Thanks for helping in narrowing down @RussellSpitzer 👍 We still need to figureout the solution to this problem. But I am not sure how to reproduce locally with small data / testcase.

paulpaul1076 commented 4 months ago

@RussellSpitzer thanks a lot for helping with this. Want to give a bit more details (we discussed this with Russell in iceberg slack).
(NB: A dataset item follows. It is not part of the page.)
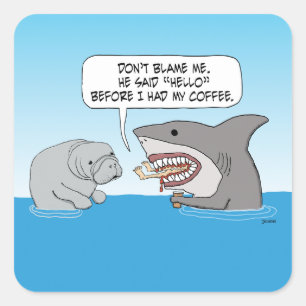 Funny Shark Attacks before Drink Coffee Quadratischer Aufkleber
This is how I would load my catalog for the RewriteDataFiles action (Tried this with Nessie and Hive, so, what kind of catalog you use does not matter):

HiveCatalog catalog = new HiveCatalog();
catalog.setConf(spark.sparkContext().hadoopConfiguration());

Map<String, String> properties = new HashMap<>();
properties.put("warehouse", "s3a://obs-zdp-warehouse-stage-mz/");
properties.put("uri", "thrift://******");

catalog.initialize("hive", properties);

String tableName = args[0];
String[] schemaAndTable = tableName.split("\\.");
TableIdentifier tableId = TableIdentifier.of(schemaAndTable);

Table table = catalog.loadTable(tableId);

For the rewrite_data_files procedure this is how the catalog is loaded:

Table table = Spark3Util.loadIcebergTable(spark, tableNameStr);

As you can see in the case of RewriteDataFiles action I would construct the catalog myself from scratch and supply all the settings manually. Whereas, for the rewrite_data_files procedure it would take all its configs from SparkSession settings:

spark.sql.catalog.iceberg_catalog.io-impl: org.apache.iceberg.aws.s3.S3FileIO
spark.sql.catalog.iceberg_catalog.s3.access-key-id: (redacted)
spark.sql.catalog.iceberg_catalog.s3.endpoint: https://redacted
spark.sql.catalog.iceberg_catalog.s3.secret-access-key: (redacted)
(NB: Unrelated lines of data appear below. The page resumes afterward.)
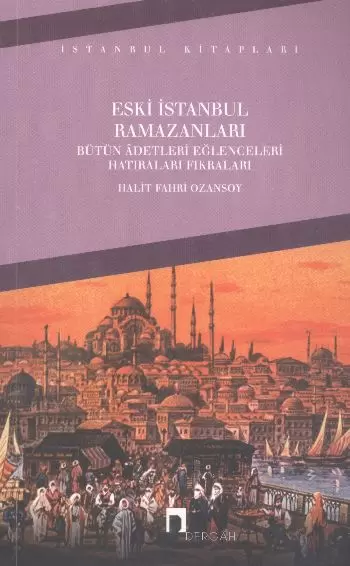 eski-istanbul-ramazanlari-butun-adetleri-eglenceleri-hatiralari-fikralari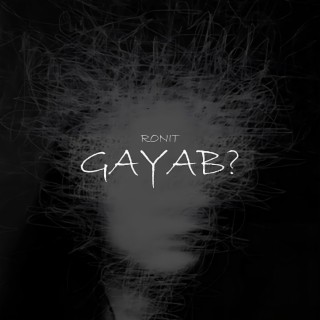 Gayab?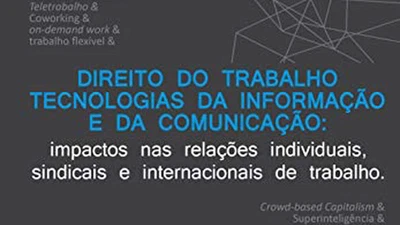 Direito do Trabalho, Tecnologias da Informação e da Comunicação: impactos nas relações individuais, sindicais e internacionais de trabalho featured image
So, as you can see for the procedure I was supplying S3FileIO, and this is what caused this bug. As soon as I removed these 4 settings from my SparkSession conf, this bug went away, because instead of using S3FileIO rewrite_data_files procedure started using HadoopFileIO.

@danielcweeks FYI.

paulpaul1076 commented 4 months ago

@ajantha-bhat you don't need large scale to reproduce it at all. For me this problem started happening after the first run of rewrite_data_files. The second run started failing as soon as my iceberg table started having files around 300-500mb. Somehow, when S3FileIO loads these files it throws this content-length exception.

megri commented 2 months ago

I am experiencing the same issues, using the same setup as paulpaul1076. Thanks to this discussion I also tried changing from S3FileIO to the default and so far it seems to be working well.